Now, it's true that Obama is keeping in place the tax cuts that benefit people who make under $250,000. But to equate that decision with enacting the tax cuts in the first place is absurd. Both public opinion and the political system have a huge bias toward the status quo. Once the Bush tax cuts were in place, anybody opposing them became a tax hiker. Hennessey understands perfectly well that Obama could easily maintain Clinton-era tax rates on the middle class if Bush had never cut taxes. Since Bush did cut taxes, restoring those rates in the face of unwavering GOP opposition would be a near-impossible task for Obama.

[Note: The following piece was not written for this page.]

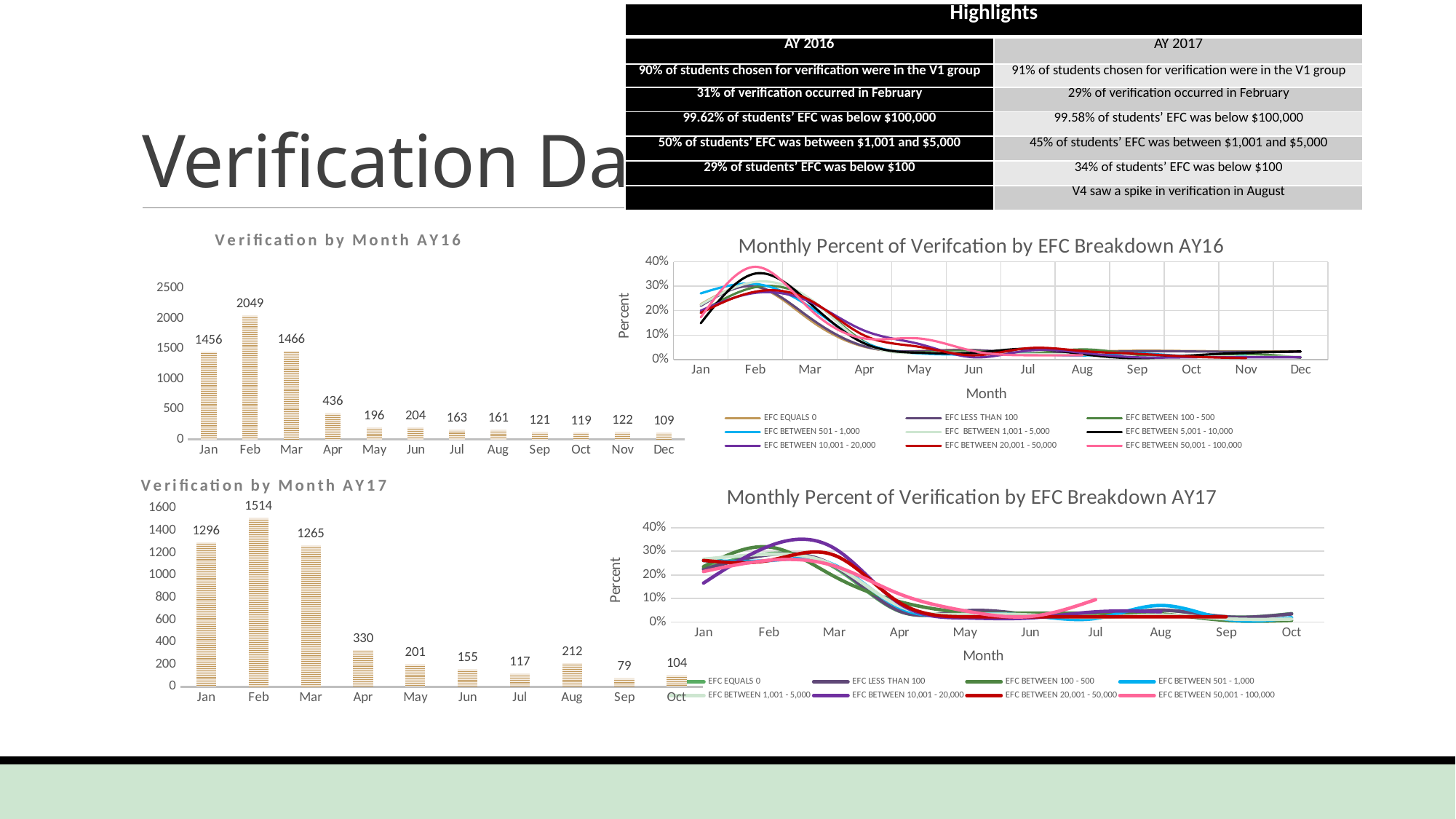
In the Verification by Month AY17 chart, which is larger, the value for Jul or the value for Aug? Aug In the Verification by Month AY17 chart, which month has the highest value? Feb In the Verification by Month AY17 chart, what is the difference between the Feb and Mar values? 249 In the Verification by Month AY16 chart, what is the value for Feb? 2049 In the Verification by Month AY17 chart, which month has the lowest value? Sep In the Verification by Month AY16 chart, which month has the highest value? Feb In the Verification by Month AY16 chart, which month has the lowest value? Dec In the Verification by Month AY16 chart, what is the difference between the Feb and Jan values? 593 In the Verification by Month AY17 chart, what is the value for Aug? 212 In the Verification by Month AY17 chart, how many months are shown on the x axis? 10 What kind of chart is the Verification by Month AY16 chart? bar chart In the Monthly Percent of Verifcation by EFC Breakdown AY16 chart, how many series does the legend list? 9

4. The remainder of Hennessey's post consists of him pointing out that Obama is projected to run higher deficits than Bush did. Hennessey doesn't deny the undeniable reality that this is entirely because Obama inherited a collapsed economy and a structural deficit caused by Bush-era policy changes. He just asserts that essentially the result is all that matters:
The lowest proposed budget deficits in a hypothetical “Obama decade” would exceed the Bush average budget deficit, even if we assign most of the TARP spending to Bush.
This leaves an open question: Which is the decade of profligacy?
Hennessey also throws up a chart showing that Obama will run higher deficits than Bush, though lower deficits than Clinton. As an aside about Clinton, he remarks:
You can see that budget deficits during President Clinton’s eight years averaged 0.8 percent of GDP. Clinton folks will tell you this is because of his brilliant policies, and in particular the 1993 budget law. I think most of it is the result of tech bubble-induced higher capital gains revenues causing total taxes to surge to record levels.
So, okay. Hennessey discounts low deficits under Clinton because the stock bubble helped cause them. I think there's a lot of truth to that but far less than Hennessey does. Yet he won't discount the deficit explosion under Obama that clearly was caused by the 2008 economic crisis. He plays up economic factors that help the Democrats, but ignores economic factors that hurt them. Nice trick.
Again, Obama can be blamed for not doing enough to clean up the mess he inherited. (I'd argue that political impediments make this a nearly impossible task for Obama, but put that aside.) Bush is clearly guilty of having played an enormous role in having created the mess in the first place. To blame Obama while exonerating Bush is astonishing.